◆ Your goal: Put every line of the records below into a numbered list, leaving out the blank lines.

◆ Available records:
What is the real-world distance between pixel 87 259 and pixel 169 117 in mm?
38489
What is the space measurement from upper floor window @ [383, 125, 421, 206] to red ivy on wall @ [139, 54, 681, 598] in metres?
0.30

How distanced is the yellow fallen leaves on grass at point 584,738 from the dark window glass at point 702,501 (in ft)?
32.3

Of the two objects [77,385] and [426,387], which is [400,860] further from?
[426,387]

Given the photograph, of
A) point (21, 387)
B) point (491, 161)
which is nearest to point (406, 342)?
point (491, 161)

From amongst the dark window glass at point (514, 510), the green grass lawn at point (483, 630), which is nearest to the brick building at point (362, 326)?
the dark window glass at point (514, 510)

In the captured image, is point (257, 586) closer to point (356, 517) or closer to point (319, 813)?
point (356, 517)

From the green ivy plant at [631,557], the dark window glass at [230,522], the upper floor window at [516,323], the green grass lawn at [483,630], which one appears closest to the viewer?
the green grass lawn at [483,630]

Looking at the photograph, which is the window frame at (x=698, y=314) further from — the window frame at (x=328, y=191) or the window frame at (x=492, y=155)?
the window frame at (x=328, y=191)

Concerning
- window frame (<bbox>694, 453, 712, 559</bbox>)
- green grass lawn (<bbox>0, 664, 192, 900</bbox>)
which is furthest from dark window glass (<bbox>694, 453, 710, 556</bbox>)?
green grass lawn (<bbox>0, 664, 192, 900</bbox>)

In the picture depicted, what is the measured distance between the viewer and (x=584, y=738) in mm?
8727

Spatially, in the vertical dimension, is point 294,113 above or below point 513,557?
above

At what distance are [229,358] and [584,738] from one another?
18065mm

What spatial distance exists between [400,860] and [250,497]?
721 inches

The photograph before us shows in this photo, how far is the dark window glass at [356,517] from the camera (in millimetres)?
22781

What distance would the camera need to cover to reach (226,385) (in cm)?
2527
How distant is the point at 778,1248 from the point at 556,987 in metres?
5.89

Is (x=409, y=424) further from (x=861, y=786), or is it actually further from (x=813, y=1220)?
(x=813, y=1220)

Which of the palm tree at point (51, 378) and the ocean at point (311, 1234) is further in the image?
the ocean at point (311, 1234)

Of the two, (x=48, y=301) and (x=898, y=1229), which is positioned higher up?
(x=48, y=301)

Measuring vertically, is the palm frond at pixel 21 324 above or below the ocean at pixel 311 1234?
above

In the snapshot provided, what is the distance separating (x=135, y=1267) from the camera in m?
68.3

◆ Result for this task:
1. What is the real-world distance between pixel 87 259 and pixel 169 117 in mm?
2. 38489
3. What is the space measurement from upper floor window @ [383, 125, 421, 206] to red ivy on wall @ [139, 54, 681, 598] in metres?
4. 0.30
5. How distanced is the yellow fallen leaves on grass at point 584,738 from the dark window glass at point 702,501 (in ft)?
6. 32.3
7. Of the two objects [77,385] and [426,387], which is [400,860] further from?
8. [426,387]
9. Given the photograph, of
10. A) point (21, 387)
11. B) point (491, 161)
12. which is nearest to point (406, 342)?
13. point (491, 161)
14. From amongst the dark window glass at point (514, 510), the green grass lawn at point (483, 630), which is nearest to the brick building at point (362, 326)?
15. the dark window glass at point (514, 510)
16. In the captured image, is point (257, 586) closer to point (356, 517) or closer to point (319, 813)?
17. point (356, 517)
18. From the green ivy plant at [631,557], the dark window glass at [230,522], the upper floor window at [516,323], the green grass lawn at [483,630], which one appears closest to the viewer?
19. the green grass lawn at [483,630]
20. Looking at the photograph, which is the window frame at (x=698, y=314) further from — the window frame at (x=328, y=191) or the window frame at (x=492, y=155)?
21. the window frame at (x=328, y=191)
22. Concerning
23. - window frame (<bbox>694, 453, 712, 559</bbox>)
24. - green grass lawn (<bbox>0, 664, 192, 900</bbox>)
25. which is furthest from dark window glass (<bbox>694, 453, 710, 556</bbox>)?
26. green grass lawn (<bbox>0, 664, 192, 900</bbox>)
27. In the picture depicted, what is the measured distance between the viewer and (x=584, y=738) in mm?
28. 8727
29. Spatially, in the vertical dimension, is point 294,113 above or below point 513,557?
30. above
31. At what distance are [229,358] and [584,738] from one another?
32. 18065mm
33. What spatial distance exists between [400,860] and [250,497]?
34. 721 inches
35. The photograph before us shows in this photo, how far is the dark window glass at [356,517] from the camera (in millimetres)?
36. 22781
37. What distance would the camera need to cover to reach (226,385) (in cm)?
38. 2527
39. How distant is the point at 778,1248 from the point at 556,987 in metres?
40. 5.89
41. Is (x=409, y=424) further from (x=861, y=786), or is it actually further from (x=813, y=1220)?
42. (x=813, y=1220)
43. Which of the palm tree at point (51, 378) and the ocean at point (311, 1234) is further in the image?
44. the ocean at point (311, 1234)
45. Of the two, (x=48, y=301) and (x=898, y=1229), which is positioned higher up?
46. (x=48, y=301)
47. Measuring vertically, is the palm frond at pixel 21 324 above or below the ocean at pixel 311 1234?
48. above
49. In the snapshot provided, what is the distance separating (x=135, y=1267) from the camera in m?
50. 68.3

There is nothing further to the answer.